WORK TO COMPLETE
(a) Copy the passage of the Heather Savory biography word for word, beginning at the words "She later took" and stopping after the words "sustainable development goals.".
(b) According to the Heather Savory biography, where did she take her MBA, and in what year?

TEXT TO READ
Heather Jane Savory (born 1963) is a British former chair of the Chair of the Open Data User Group. She has been the deputy national statistician and Director General for Data Capability at the Office for National Statistics and worked on Big Data for the United Nations.

==Life==
Savory was born in March 1963. As she grew up she played with Meccano and she decided as a teenager to drop humanities so she could concentrate on maths, physics, chemistry and languages. Everyone else who was studying both maths and physics at her school was a boy. Her qualifications gained her a place at Loughborough University of Technology where she graduated with a first class honours degree in Electronic and Electrical Engineering.

After Loughborough she joined the General Electric Company where she began work designing semi conductors. She was at 3D Labs when they designed their first graphics chip. She remembers the joy as the chip they had designed was manufactured and was then soldered to a printed circuit board. It worked and in 1996 3D labs was floated on NASDAQ and it was bought out by Intel in 2012.

She later took an MBA at the London Business School in 2004.

In 2012 she was appointed to be Chair of the Open Data User Group by Francis Maude. The group's role was to advise the UK government on what data should be released.

In 2016 Savory began work the United Nations representing the UK Office for National Statistics. She was co-chair and led a team looking at the opportunities created by the exploitation of Big Data to improve the UN's delivery of the 2030 sustainable development goals.

In 2020 she left the position of Deputy National Statistician at the British Office for National Statistics to serve with the United Nations Working Group on Big Data for Official Statistics – GWG. This role enables the UN to encourage the exchange of data and methods across the globe.

COLLECTED DATA
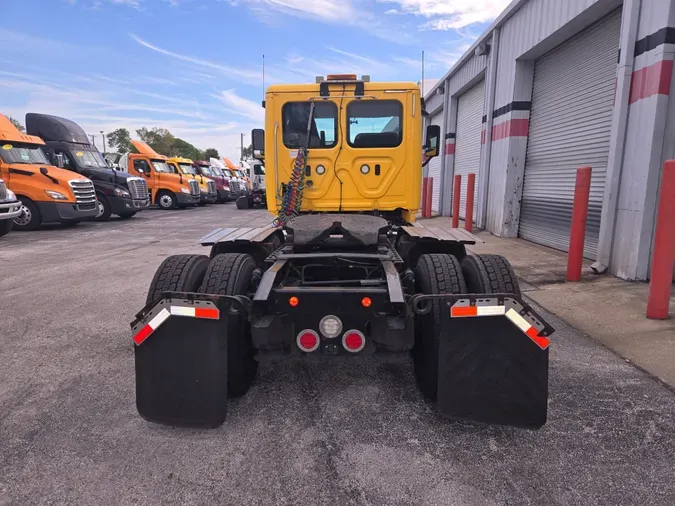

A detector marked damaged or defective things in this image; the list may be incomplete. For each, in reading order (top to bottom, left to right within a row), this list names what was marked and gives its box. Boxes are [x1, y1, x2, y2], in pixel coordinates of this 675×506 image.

cracked asphalt [1, 206, 675, 506]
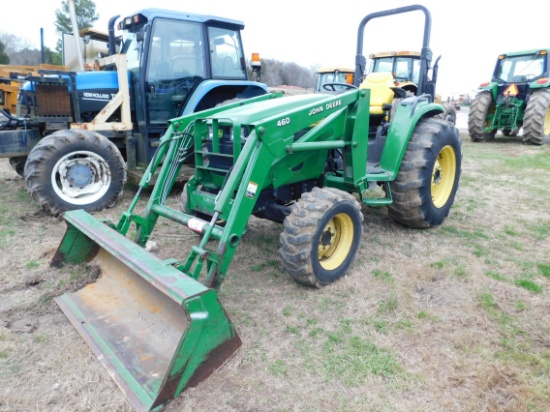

ANSWERS
(a)
She later took an MBA at the London Business School in 2004.

In 2012 she was appointed to be Chair of the Open Data User Group by Francis Maude. The group's role was to advise the UK government on what data should be released.

In 2016 Savory began work the United Nations representing the UK Office for National Statistics. She was co-chair and led a team looking at the opportunities created by the exploitation of Big Data to improve the UN's delivery of the 2030 sustainable development goals.

(b) She took her MBA at the London Business School in 2004.